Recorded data
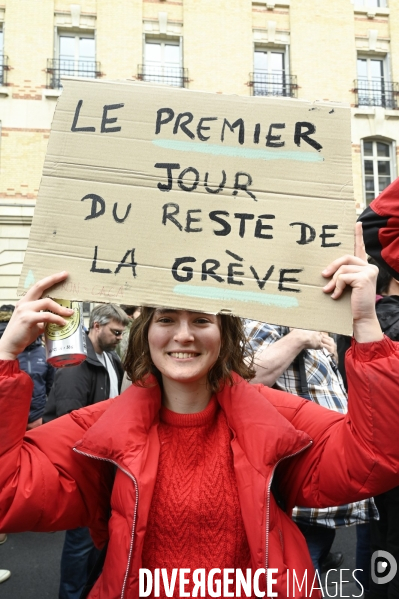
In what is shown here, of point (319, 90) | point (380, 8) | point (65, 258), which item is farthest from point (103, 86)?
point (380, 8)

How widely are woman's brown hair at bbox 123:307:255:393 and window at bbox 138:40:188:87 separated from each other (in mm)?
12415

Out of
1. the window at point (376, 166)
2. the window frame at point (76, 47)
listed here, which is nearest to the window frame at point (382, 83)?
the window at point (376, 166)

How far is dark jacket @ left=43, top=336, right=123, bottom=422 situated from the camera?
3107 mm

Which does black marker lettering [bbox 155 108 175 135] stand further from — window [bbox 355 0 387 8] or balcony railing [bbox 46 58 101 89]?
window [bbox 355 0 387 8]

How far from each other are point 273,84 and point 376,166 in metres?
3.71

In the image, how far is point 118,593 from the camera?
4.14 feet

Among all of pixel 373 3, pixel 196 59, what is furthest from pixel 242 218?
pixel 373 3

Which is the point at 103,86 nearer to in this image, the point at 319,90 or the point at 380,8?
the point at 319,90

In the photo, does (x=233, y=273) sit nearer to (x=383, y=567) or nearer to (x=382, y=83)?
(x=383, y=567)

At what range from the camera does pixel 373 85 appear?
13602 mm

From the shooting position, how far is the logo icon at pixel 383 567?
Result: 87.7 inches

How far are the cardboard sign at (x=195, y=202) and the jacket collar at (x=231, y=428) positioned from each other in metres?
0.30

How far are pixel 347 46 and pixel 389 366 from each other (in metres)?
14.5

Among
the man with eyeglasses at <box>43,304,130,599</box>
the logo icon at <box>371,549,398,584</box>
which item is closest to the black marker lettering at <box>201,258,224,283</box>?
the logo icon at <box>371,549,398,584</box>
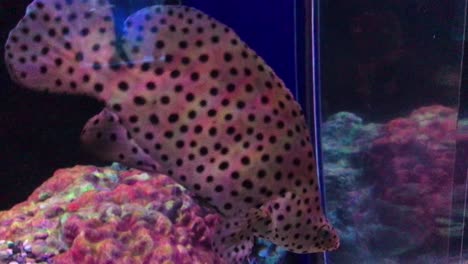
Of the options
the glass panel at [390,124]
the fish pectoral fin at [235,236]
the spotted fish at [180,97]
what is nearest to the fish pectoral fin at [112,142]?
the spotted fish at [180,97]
* * *
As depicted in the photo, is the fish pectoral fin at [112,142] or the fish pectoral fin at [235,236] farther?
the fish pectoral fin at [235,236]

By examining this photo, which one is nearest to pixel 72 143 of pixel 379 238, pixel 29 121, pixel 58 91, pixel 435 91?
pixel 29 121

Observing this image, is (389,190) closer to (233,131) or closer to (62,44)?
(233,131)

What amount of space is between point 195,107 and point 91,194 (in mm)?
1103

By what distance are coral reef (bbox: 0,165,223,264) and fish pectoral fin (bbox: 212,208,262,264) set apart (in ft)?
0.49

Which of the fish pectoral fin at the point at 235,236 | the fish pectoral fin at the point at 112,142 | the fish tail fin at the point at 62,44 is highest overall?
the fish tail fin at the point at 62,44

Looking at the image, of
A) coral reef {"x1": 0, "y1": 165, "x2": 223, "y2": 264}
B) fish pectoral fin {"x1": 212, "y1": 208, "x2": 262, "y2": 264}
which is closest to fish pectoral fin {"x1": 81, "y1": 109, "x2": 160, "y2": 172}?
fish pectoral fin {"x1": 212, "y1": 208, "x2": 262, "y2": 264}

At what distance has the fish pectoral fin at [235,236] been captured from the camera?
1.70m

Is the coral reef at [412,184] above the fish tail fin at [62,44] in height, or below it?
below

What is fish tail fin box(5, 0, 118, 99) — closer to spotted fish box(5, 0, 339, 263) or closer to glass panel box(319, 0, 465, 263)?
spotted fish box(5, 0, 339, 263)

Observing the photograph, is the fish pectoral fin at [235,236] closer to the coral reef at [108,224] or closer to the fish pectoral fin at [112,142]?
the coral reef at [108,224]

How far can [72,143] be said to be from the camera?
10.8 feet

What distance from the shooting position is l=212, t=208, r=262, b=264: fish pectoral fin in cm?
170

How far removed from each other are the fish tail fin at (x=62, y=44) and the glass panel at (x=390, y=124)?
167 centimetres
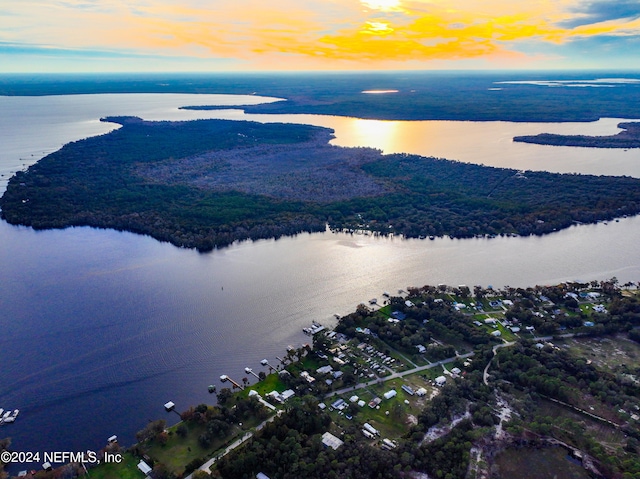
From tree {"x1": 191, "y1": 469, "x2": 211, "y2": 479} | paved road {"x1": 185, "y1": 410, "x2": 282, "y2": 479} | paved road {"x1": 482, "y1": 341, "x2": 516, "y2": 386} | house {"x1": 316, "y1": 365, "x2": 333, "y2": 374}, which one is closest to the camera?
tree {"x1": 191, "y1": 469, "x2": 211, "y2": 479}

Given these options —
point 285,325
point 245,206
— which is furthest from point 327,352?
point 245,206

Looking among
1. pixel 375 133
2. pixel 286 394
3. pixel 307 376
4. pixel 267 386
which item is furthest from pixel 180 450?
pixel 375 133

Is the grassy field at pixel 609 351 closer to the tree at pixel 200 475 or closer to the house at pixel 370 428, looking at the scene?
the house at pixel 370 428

EXERCISE REQUIREMENTS
Return every line of the listing that contains the string "camera".

SOLUTION TO THIS TASK
How far is dark jacket @ left=43, top=336, right=123, bottom=422 situated from the camera?
In the image, how far is point 118,593 from the camera?
At what range from the camera does pixel 373 85 appear?
At what distance has the fish pectoral fin at [235,236] been captured from the camera?
How far can [72,143] be said to be from the camera?
From tree {"x1": 191, "y1": 469, "x2": 211, "y2": 479} | paved road {"x1": 185, "y1": 410, "x2": 282, "y2": 479} | paved road {"x1": 482, "y1": 341, "x2": 516, "y2": 386} | house {"x1": 316, "y1": 365, "x2": 333, "y2": 374}, which one is closest to the camera?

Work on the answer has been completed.